[Opening SUPPLIED PASSAGE section]

In 1868, the Union Pacific Railroad opened the first coal mine in Carbon County, and the county was named for its extensive coal deposits.

In 2011 Wyoming's coal mines employed 7,000 people; a high was reached in 1981 when 38,500 Wyomingites were recorded as being employed in the mining industry.

Most of Wyoming's coal mines are in the Powder River Basin of northeastern Wyoming, especially in Campbell County. More than 88% of the state's coal production was contributed by mines in the northeast in 1996.

Five ports in Washington and Oregon are considering building export terminals to ship coal to Asia, the coal would come from Wyoming and Montana and be shipped to the Northwest via train. Wyoming has 42 billion tons of reserve recoverable coal, and 1.4 trillion tons total that could become a reserve in the future. Most of the coal from Wyoming is sub-bituminous coal which burns at around 8400–8800 BTUs per pound. The sulphur content of Wyoming coal is quite low, which is important since sulphur dioxide emissions cause acid rain.

[Closing SUPPLIED PASSAGE section]
[Opening DATA EXTRACT section]

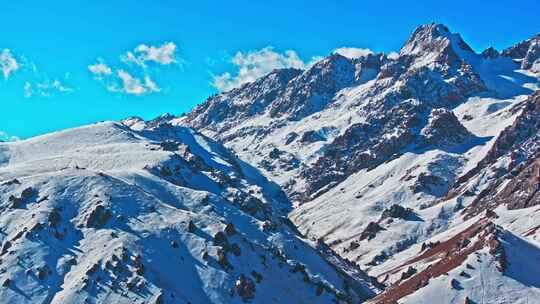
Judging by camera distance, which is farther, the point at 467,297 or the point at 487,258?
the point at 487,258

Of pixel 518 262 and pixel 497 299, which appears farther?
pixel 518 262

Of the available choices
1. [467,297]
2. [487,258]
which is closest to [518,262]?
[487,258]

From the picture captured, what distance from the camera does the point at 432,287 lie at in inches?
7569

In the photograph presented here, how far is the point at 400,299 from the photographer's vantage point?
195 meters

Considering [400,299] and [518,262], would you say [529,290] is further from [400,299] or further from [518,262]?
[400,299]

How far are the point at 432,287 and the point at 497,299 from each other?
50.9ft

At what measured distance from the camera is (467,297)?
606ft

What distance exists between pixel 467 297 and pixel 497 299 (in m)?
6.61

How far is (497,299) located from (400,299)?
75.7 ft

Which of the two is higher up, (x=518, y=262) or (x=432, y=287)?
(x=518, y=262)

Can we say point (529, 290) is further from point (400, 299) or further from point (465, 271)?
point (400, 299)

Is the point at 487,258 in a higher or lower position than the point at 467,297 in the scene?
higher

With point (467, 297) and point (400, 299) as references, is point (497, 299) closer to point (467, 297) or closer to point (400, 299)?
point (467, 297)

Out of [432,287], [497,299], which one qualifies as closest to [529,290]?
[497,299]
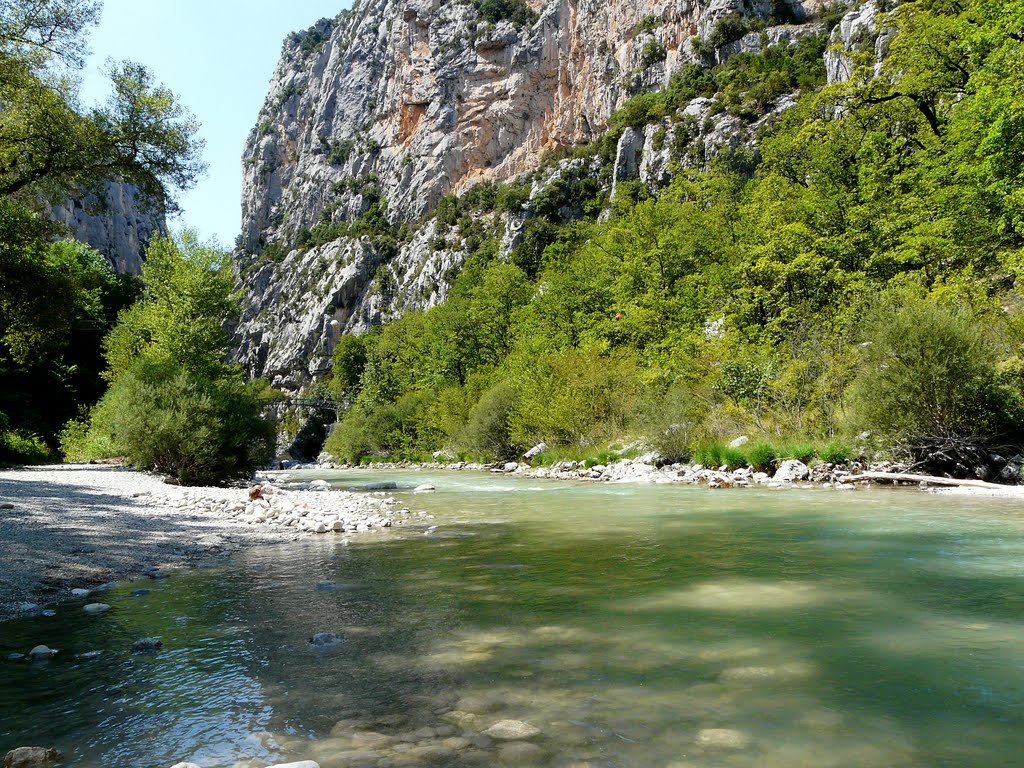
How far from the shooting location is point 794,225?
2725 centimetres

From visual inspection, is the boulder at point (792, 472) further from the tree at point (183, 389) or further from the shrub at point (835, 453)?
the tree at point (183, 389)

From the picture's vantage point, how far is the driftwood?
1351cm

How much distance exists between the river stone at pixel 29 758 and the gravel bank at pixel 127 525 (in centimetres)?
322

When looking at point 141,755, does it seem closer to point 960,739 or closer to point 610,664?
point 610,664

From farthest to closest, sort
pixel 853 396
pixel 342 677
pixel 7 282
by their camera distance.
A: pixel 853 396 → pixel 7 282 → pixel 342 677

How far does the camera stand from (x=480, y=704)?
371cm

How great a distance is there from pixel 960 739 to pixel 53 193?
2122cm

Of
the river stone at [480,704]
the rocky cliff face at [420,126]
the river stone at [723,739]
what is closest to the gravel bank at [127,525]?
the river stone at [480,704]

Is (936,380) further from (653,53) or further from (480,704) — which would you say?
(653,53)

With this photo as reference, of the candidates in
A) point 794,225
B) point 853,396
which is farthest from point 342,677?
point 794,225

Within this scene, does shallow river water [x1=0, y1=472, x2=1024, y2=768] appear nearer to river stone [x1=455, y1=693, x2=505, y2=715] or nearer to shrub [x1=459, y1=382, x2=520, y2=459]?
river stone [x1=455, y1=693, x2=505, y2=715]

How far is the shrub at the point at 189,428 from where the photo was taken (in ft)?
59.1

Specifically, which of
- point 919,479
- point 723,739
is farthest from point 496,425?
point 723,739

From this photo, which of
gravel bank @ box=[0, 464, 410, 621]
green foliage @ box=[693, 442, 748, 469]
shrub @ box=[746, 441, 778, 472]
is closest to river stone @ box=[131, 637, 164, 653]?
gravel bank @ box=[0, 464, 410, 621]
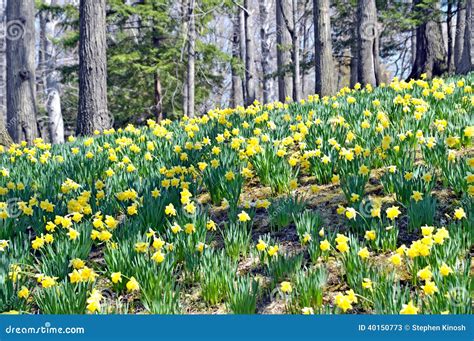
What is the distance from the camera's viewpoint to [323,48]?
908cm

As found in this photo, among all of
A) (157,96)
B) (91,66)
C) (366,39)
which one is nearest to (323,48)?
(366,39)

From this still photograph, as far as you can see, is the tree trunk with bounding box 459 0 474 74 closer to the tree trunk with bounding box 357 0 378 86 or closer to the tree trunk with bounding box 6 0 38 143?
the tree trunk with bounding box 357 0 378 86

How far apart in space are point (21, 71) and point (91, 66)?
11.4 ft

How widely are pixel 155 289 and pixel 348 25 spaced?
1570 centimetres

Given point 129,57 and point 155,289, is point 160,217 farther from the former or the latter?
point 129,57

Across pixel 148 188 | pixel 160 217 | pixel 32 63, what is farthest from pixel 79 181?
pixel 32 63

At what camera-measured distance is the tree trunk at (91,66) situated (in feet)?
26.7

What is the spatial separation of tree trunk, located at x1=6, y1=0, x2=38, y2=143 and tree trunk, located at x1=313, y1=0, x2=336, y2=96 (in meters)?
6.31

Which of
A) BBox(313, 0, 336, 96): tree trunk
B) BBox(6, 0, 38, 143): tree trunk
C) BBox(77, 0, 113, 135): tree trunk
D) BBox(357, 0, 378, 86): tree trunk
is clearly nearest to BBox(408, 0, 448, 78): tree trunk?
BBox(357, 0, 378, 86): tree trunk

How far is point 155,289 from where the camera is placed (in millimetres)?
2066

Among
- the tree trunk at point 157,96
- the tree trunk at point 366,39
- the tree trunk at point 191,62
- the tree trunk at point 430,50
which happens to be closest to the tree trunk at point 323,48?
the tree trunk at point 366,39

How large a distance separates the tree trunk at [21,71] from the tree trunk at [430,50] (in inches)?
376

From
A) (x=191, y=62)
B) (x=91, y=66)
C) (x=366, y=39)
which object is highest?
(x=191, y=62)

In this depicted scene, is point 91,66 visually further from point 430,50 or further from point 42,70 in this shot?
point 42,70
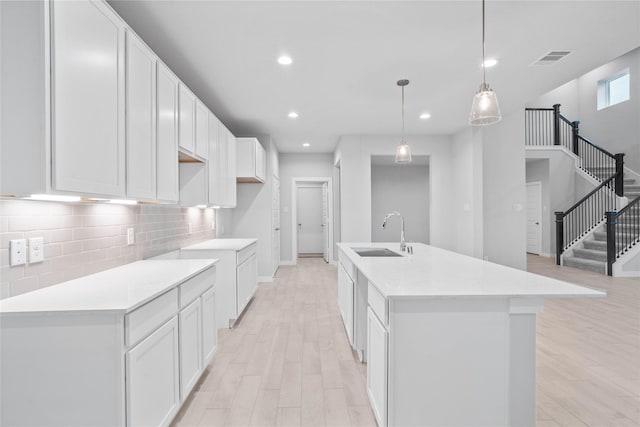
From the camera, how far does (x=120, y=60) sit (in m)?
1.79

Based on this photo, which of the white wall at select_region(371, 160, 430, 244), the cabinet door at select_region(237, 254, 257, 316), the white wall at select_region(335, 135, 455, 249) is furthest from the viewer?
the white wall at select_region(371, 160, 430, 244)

[Closing DATA EXTRACT section]

TASK SET
a – In the Wyoming coal passage, how many people did Wyoming's coal mines employ in 2011?
b – Render this sentence from the Wyoming coal passage in French: "The sulphur content of Wyoming coal is quite low, which is important since sulphur dioxide emissions cause acid rain."

OUTPUTS FOR THE TASKS
a – 7,000 people.

b – La teneur en soufre du charbon du Wyoming est assez faible, ce qui est important puisque les émissions de dioxyde de soufre provoquent des pluies acides.